Records from a collection
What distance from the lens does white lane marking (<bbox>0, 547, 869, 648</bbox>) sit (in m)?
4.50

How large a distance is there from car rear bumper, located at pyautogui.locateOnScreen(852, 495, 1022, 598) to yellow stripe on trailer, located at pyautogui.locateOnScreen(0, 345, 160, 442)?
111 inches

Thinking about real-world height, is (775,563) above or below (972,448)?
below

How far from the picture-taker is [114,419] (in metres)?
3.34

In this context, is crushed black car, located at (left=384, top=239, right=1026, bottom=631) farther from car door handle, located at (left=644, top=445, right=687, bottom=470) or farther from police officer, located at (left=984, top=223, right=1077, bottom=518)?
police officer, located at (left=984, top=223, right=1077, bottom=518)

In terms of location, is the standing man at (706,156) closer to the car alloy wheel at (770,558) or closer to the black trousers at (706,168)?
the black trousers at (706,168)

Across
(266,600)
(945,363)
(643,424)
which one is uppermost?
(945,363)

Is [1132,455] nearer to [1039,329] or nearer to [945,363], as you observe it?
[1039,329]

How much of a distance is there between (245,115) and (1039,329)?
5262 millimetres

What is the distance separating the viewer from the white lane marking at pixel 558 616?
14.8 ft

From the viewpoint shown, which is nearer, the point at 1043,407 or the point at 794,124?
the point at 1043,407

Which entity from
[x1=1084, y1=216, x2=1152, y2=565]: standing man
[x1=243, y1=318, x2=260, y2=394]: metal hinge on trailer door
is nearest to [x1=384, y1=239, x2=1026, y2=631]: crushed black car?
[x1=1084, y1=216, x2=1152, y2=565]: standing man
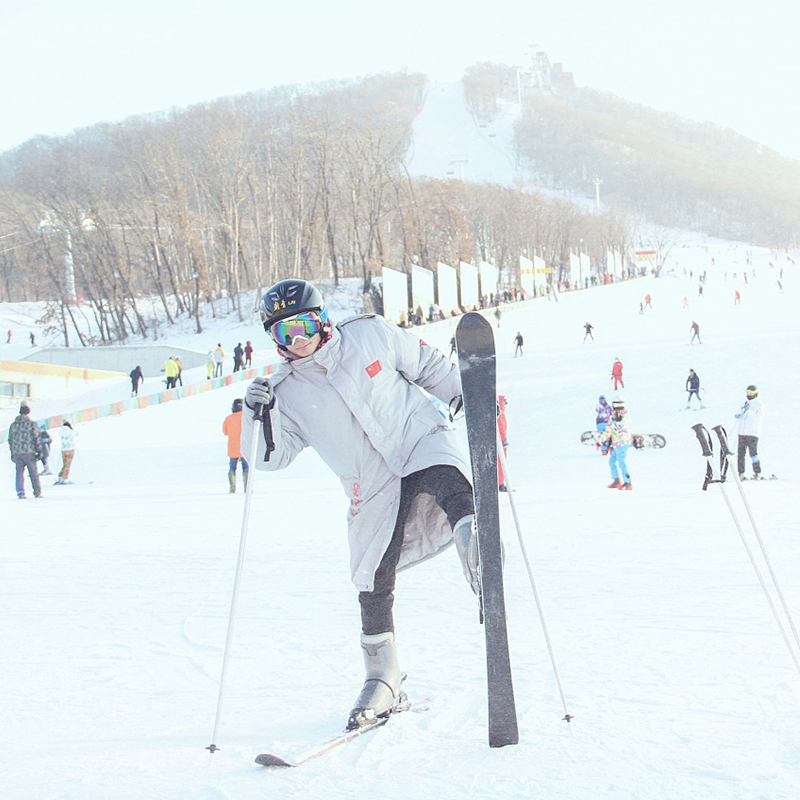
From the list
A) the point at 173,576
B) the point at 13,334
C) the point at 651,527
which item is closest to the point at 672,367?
the point at 651,527

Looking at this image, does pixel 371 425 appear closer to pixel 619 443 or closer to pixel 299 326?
pixel 299 326

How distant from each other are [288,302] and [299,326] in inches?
3.5

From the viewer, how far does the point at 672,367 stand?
27.9 meters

◆ **AIM**
Switch "car alloy wheel" to "car wheel rim" in the entries starting at the line that contains "In this context, is" and ending at the line that contains "5262 millimetres". Give back only those lines, with everything else unchanged.

◆ **CORRECT RESULT**
In this context, is crushed black car, located at (left=384, top=239, right=1026, bottom=631) farther from car door handle, located at (left=644, top=445, right=687, bottom=470) or farther from police officer, located at (left=984, top=223, right=1077, bottom=518)?
police officer, located at (left=984, top=223, right=1077, bottom=518)

In terms of location, is the standing man at (706,156) closer to the car wheel rim at (770,558) or closer to the black trousers at (706,168)?
the black trousers at (706,168)

Across
(266,600)
(945,363)
(643,424)
which one is uppermost?
(945,363)

Is [1132,455] nearer to [1039,329] or nearer to [945,363], as you observe it?
[1039,329]

How much of a distance is there between (245,115) and (1039,329)?
5262 millimetres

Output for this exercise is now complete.